== WHAT IS BEING ASKED ==
Answer these questions using the text on life expectancy:
1. What average lifespan in the United States does it give for the past?
2. What did people of the time think spread fevers?
3. In which city were bills of mortality kept starting in the 1600s?
───── SOURCE EXTRACT ─────
Why Are You Not Dead Yet?
Life expectancy doubled in the past 150 years. Here’s why.
The most important difference between the world today and 150 years ago isn’t airplane flight or nuclear weapons or the Internet. It’s lifespan. We used to live 35 or 40 years on average in the United States, but now we live almost 80. We used to get one life. Now we get two.
You may well be living your second life already. Have you ever had some health problem that could have killed you if you’d been born in an earlier era? Leave aside for a minute the probabilistic ways you would have died in the past—the smallpox that didn’t kill you because it was eradicated by a massive global vaccine drive, the cholera you never contracted because you drink filtered and chemically treated water. Did some specific medical treatment save your life? It’s a fun conversation starter: Why are you not dead yet? It turns out almost everybody has a story, but we rarely hear them; life-saving treatments have become routine...
To understand why people live so long today, it helps to start with how people died in the past. (To take a step back in time, play our interactive game.) People died young, and they died painfully of consumption (tuberculosis), quinsy (tonsillitis), fever, childbirth, and worms. There’s nothing like looking back at the history of* death and dying in the United States to dispel any romantic notions you may have that people used to live in harmony with the land or be more in touch with their bodies. Life was miserable—full of contagious disease, spoiled food, malnutrition, exposure, and injuries.
But disease was the worst. The vast majority of deaths before the mid-20th century were caused by microbes—bacteria, amoebas, protozoans, or viruses that ruled the Earth and to a lesser extent still do. It’s not always clear which microbes get the credit for which kills. Bills of mortality (lists of deaths by causes) were kept in London starting in the 1600s and in certain North American cities and parishes starting in the 1700s. At the time, people thought fevers were spread by miasmas (bad air) and the treatment of choice for pretty much everything was blood-letting. So we don’t necessarily know what caused “inflammatory fever” or what it meant to die of “dropsy” (swelling), or whether ague referred to typhoid fever, malaria, or some other disease. Interpreting these records has become a fascinating sub-field of history. But overall, death was mysterious, capricious, and ever-present.
───── DATA EXTRACTS ─────
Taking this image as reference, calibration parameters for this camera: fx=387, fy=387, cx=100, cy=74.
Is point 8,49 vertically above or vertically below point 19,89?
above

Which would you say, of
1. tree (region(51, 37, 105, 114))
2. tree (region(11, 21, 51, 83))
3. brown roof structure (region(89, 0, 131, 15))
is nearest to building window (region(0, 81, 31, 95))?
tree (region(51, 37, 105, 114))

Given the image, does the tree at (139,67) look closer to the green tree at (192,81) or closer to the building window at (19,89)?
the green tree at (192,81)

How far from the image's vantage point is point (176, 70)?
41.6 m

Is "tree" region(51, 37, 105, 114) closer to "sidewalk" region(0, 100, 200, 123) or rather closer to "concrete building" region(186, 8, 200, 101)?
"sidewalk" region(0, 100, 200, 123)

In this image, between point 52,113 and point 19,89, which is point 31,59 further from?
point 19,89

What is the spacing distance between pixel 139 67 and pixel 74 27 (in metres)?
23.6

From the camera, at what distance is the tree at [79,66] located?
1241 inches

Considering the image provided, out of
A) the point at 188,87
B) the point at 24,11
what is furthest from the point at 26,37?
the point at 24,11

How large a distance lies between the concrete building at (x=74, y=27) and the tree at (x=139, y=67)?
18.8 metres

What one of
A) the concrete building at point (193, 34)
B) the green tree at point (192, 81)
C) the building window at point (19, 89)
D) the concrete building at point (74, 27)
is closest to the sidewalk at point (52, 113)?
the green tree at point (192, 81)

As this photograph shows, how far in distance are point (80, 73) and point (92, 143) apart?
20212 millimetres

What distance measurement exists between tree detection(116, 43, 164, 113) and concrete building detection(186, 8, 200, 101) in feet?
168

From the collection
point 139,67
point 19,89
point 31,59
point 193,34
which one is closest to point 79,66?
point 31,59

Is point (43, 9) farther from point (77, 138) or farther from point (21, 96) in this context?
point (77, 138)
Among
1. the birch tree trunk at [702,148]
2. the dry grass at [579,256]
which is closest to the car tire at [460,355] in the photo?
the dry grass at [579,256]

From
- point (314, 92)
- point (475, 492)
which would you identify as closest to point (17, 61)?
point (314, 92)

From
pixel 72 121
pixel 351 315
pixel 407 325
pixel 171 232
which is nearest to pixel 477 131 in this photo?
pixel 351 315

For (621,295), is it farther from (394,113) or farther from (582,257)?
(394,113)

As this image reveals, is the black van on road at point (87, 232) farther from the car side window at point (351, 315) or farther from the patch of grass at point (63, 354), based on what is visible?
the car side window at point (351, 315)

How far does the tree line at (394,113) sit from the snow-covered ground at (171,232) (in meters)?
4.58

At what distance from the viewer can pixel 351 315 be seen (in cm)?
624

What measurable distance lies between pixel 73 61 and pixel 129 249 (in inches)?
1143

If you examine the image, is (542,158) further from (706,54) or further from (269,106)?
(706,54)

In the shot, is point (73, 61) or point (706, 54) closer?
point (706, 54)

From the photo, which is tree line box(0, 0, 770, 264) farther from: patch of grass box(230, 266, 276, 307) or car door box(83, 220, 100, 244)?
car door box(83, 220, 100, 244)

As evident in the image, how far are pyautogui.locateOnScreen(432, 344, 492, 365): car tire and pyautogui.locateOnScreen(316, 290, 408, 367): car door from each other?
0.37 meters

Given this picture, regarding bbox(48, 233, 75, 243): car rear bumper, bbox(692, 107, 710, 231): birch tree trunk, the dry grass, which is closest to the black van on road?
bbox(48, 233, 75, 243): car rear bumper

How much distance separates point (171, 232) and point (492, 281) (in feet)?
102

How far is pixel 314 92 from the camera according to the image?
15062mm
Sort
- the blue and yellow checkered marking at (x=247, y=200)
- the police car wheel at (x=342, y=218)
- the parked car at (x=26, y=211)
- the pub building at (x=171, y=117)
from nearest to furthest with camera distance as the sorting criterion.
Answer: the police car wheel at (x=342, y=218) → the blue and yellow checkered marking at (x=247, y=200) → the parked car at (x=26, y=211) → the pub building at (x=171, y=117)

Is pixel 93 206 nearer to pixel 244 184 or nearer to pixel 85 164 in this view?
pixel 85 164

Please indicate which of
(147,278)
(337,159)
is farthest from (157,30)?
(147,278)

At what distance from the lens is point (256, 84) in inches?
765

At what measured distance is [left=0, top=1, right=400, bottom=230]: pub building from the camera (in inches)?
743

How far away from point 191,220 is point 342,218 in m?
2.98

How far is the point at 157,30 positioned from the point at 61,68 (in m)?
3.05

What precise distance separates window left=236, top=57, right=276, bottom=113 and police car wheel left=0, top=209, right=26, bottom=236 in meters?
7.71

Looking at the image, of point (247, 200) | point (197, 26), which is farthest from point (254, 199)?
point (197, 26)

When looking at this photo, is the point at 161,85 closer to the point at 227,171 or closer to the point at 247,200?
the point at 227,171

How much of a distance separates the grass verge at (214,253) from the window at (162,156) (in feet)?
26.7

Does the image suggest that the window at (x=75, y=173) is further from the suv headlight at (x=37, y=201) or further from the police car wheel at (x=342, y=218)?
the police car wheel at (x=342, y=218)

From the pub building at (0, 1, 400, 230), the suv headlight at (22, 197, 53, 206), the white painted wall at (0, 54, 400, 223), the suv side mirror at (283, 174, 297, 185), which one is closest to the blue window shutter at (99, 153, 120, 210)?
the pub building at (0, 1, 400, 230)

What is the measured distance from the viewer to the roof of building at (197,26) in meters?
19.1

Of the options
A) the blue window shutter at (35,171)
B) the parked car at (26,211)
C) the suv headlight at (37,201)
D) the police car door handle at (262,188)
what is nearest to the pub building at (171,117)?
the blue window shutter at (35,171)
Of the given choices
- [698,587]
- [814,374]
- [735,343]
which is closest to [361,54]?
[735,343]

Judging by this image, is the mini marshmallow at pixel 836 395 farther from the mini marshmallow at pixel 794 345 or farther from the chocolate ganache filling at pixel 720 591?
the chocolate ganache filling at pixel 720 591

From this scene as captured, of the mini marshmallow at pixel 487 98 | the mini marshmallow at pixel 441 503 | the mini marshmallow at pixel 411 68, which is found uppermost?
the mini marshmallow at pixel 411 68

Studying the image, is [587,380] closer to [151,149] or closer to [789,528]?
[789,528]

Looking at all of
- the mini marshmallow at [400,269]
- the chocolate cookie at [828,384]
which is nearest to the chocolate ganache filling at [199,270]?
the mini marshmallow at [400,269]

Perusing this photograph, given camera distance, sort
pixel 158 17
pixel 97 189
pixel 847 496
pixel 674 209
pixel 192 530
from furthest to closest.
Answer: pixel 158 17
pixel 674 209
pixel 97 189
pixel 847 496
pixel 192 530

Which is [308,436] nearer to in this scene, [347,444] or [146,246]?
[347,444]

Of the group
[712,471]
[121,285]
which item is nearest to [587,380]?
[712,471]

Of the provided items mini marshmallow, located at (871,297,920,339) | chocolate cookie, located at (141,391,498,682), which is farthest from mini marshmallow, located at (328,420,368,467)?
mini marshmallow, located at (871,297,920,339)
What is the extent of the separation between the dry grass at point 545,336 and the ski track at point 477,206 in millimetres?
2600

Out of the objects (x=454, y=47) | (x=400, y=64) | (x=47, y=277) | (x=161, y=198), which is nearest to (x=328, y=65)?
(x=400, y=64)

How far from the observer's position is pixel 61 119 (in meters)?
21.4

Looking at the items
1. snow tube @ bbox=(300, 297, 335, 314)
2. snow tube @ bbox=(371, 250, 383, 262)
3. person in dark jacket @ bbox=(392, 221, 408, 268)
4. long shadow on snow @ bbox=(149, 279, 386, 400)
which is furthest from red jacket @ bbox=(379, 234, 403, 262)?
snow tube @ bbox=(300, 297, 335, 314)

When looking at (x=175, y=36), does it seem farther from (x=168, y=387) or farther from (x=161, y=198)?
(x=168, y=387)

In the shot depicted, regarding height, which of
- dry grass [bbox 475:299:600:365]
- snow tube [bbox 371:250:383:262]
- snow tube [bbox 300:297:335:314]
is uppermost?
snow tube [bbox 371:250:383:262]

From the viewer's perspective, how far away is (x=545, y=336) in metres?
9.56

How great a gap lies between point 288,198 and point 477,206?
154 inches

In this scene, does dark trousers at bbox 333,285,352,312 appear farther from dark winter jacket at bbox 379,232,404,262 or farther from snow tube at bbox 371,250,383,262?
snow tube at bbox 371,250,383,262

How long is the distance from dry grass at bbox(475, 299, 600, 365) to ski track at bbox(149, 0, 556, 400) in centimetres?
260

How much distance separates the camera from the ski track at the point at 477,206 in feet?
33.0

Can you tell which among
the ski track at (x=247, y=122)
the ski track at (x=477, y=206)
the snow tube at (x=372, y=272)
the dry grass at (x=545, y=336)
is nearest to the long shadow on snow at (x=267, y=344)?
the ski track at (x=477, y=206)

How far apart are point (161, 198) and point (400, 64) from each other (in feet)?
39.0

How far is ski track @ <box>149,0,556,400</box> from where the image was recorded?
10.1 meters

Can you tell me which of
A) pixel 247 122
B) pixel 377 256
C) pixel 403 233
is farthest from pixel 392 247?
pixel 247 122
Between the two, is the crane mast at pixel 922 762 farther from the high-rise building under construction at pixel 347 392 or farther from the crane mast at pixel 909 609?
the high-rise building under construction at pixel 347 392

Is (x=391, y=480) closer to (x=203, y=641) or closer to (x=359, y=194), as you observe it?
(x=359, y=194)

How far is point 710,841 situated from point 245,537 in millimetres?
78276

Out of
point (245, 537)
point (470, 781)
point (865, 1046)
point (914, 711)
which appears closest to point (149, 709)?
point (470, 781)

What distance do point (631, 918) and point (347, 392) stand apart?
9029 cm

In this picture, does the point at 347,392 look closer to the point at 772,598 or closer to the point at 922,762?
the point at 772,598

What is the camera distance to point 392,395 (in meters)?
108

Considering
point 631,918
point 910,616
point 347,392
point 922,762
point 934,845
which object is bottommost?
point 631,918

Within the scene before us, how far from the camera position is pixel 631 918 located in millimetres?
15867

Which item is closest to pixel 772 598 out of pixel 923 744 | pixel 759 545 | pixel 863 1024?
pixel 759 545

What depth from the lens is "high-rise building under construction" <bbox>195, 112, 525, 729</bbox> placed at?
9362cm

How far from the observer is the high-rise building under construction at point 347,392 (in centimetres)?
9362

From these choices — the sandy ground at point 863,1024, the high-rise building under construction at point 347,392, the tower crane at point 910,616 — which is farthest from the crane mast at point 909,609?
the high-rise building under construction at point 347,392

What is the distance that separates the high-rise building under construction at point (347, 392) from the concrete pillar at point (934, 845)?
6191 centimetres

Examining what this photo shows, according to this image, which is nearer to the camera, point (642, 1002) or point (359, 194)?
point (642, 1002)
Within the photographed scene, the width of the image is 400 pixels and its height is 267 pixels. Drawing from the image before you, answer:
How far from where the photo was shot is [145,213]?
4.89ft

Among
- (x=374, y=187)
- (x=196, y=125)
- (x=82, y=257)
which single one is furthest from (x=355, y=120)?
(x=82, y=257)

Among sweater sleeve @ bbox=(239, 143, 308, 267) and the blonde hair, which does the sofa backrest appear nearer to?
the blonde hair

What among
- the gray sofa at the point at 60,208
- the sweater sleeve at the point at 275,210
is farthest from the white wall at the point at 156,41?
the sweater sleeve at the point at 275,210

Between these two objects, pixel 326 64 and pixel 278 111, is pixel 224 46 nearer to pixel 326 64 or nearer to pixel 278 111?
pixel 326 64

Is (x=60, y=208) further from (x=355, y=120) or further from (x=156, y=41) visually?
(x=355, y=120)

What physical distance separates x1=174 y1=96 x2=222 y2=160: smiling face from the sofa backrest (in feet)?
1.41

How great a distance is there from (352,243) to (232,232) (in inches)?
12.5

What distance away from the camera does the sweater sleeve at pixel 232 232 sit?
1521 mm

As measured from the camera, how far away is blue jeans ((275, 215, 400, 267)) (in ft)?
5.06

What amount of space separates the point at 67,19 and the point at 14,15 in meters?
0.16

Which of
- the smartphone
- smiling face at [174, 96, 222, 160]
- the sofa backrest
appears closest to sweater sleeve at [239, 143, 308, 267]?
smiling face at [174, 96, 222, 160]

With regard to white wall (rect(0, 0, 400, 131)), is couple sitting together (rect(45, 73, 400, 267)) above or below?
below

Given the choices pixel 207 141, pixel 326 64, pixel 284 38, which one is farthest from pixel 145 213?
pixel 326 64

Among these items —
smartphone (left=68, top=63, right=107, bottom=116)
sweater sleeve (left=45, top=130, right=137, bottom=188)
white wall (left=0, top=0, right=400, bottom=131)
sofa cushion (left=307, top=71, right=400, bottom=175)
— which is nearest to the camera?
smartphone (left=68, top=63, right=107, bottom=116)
─────
== REPLY TO THE TASK ==
1. 35 or 40 years.
2. Miasmas, or bad air.
3. London.